*Aim of the task*:
Convert the part that opens with the line containing "Looking at the" and closes with the line containing "the traveler pulling suitcase at (162,135) →" into a numbered list, leaving out blank lines. Include both of those lines.

(Questions about scene geometry)
══════

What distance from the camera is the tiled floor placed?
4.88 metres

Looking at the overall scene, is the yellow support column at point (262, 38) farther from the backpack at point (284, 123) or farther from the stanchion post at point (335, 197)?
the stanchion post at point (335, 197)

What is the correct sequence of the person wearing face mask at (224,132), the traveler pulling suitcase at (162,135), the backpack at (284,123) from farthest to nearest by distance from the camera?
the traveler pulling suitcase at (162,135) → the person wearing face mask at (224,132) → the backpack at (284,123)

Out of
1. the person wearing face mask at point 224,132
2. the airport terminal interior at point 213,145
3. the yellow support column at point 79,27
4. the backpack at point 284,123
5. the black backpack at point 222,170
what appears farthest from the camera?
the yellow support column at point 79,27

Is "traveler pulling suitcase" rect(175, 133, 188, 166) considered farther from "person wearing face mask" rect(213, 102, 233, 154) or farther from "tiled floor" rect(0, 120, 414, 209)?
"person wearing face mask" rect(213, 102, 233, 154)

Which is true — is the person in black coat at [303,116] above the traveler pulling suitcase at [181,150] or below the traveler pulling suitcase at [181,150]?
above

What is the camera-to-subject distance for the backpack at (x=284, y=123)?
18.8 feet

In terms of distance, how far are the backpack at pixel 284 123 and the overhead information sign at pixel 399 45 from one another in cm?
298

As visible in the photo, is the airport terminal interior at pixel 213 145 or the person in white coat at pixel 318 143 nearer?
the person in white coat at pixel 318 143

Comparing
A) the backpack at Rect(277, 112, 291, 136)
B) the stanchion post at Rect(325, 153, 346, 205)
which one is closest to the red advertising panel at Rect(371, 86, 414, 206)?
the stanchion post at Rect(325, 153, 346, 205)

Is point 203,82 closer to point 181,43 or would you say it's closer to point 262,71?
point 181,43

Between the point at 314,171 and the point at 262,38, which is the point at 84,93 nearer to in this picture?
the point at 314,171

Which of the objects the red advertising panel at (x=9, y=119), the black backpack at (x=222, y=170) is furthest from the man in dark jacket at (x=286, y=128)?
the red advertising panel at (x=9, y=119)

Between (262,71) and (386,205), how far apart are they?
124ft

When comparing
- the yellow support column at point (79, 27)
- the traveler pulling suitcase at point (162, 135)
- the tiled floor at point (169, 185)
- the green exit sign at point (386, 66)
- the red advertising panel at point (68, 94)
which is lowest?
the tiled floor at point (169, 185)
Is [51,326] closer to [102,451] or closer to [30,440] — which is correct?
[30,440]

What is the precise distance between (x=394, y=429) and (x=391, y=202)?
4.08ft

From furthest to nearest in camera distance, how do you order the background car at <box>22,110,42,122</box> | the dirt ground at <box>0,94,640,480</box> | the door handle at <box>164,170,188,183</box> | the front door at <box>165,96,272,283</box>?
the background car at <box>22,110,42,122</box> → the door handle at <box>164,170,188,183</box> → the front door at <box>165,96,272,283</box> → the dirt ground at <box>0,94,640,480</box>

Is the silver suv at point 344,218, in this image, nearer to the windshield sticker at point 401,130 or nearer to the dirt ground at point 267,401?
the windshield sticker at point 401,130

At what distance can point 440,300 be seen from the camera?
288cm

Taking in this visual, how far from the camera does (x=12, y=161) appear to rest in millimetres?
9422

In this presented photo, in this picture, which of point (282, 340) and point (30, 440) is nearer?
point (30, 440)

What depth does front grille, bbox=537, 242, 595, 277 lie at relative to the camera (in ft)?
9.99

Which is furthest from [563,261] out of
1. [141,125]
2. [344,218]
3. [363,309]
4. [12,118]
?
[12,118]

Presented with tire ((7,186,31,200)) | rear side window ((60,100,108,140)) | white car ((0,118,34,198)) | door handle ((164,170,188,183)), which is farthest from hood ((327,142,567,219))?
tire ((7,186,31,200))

══════

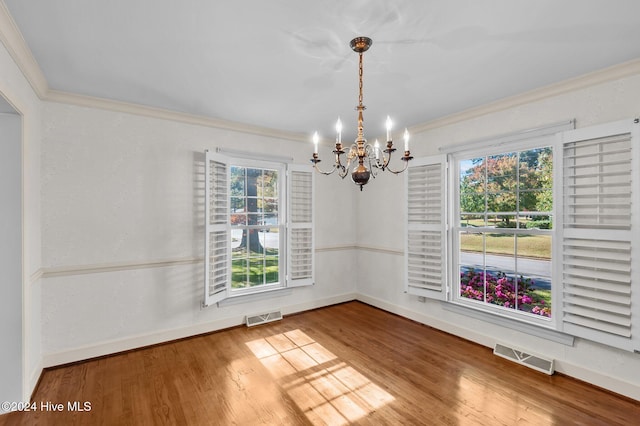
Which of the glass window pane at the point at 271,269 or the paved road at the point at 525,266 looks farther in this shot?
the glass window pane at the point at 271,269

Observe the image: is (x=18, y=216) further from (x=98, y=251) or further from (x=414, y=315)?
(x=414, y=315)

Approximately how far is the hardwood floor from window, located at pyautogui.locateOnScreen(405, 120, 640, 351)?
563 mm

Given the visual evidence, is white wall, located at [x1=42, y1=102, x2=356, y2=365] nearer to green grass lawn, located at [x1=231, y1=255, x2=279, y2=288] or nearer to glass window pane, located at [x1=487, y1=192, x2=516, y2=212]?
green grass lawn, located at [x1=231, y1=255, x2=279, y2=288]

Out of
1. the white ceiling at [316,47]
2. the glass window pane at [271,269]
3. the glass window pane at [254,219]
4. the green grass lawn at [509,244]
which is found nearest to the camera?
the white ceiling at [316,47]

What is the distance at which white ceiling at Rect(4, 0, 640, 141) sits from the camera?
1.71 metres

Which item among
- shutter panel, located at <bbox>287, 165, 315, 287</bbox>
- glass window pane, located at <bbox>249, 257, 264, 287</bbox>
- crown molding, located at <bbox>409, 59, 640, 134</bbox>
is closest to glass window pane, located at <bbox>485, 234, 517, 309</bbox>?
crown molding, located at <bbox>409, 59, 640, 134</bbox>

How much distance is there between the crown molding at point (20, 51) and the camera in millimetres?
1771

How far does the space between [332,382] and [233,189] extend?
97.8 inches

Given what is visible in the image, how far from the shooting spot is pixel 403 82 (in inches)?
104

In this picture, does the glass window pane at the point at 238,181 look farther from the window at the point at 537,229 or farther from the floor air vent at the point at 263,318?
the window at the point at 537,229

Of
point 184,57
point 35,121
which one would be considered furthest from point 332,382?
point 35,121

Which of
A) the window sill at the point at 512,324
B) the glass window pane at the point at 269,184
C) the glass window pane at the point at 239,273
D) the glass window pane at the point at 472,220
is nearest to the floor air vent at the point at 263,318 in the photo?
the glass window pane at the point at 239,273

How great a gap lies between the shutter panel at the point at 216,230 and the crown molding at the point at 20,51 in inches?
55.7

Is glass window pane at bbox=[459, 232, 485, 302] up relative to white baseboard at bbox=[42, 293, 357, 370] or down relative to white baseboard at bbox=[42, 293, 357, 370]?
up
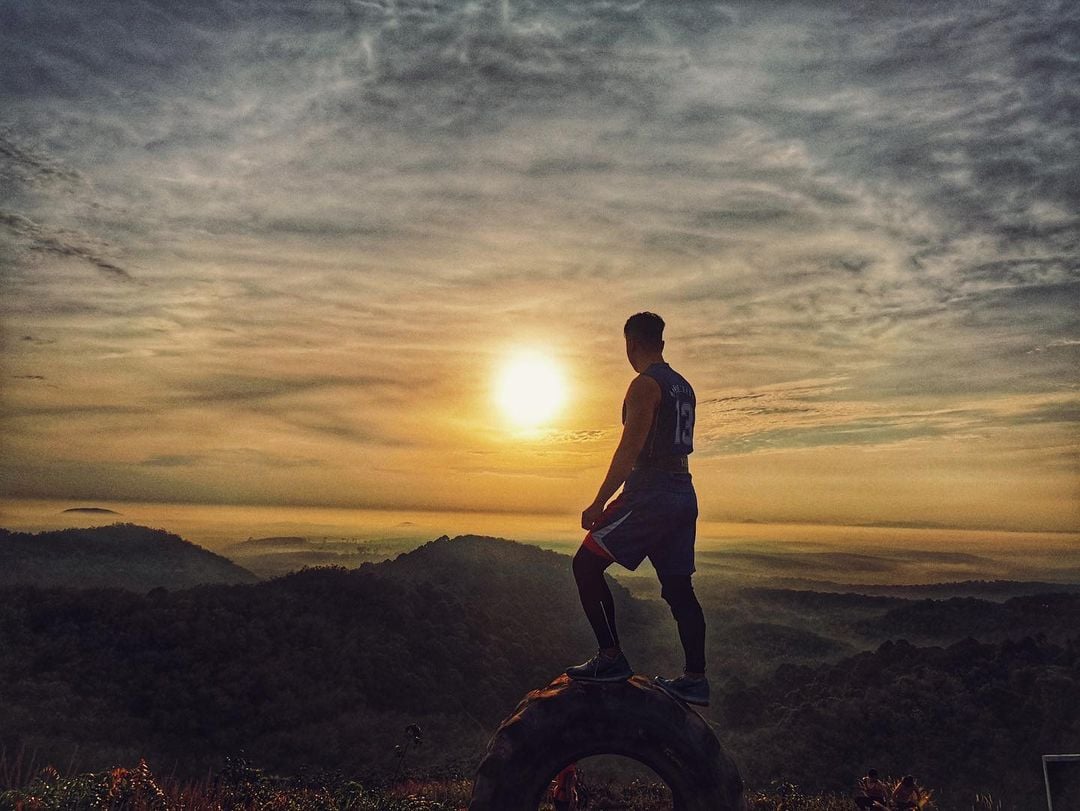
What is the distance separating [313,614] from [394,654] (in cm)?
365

══════

*Full solution*:
1. Looking at the overall scene, is the yellow support column at point (262, 38) farther from the backpack at point (284, 123) or farther from the stanchion post at point (335, 197)?
2. the stanchion post at point (335, 197)
3. What is the correct sequence of the person wearing face mask at (224,132), the traveler pulling suitcase at (162,135), the backpack at (284,123) from farthest to nearest by distance from the camera?
4. the traveler pulling suitcase at (162,135) → the person wearing face mask at (224,132) → the backpack at (284,123)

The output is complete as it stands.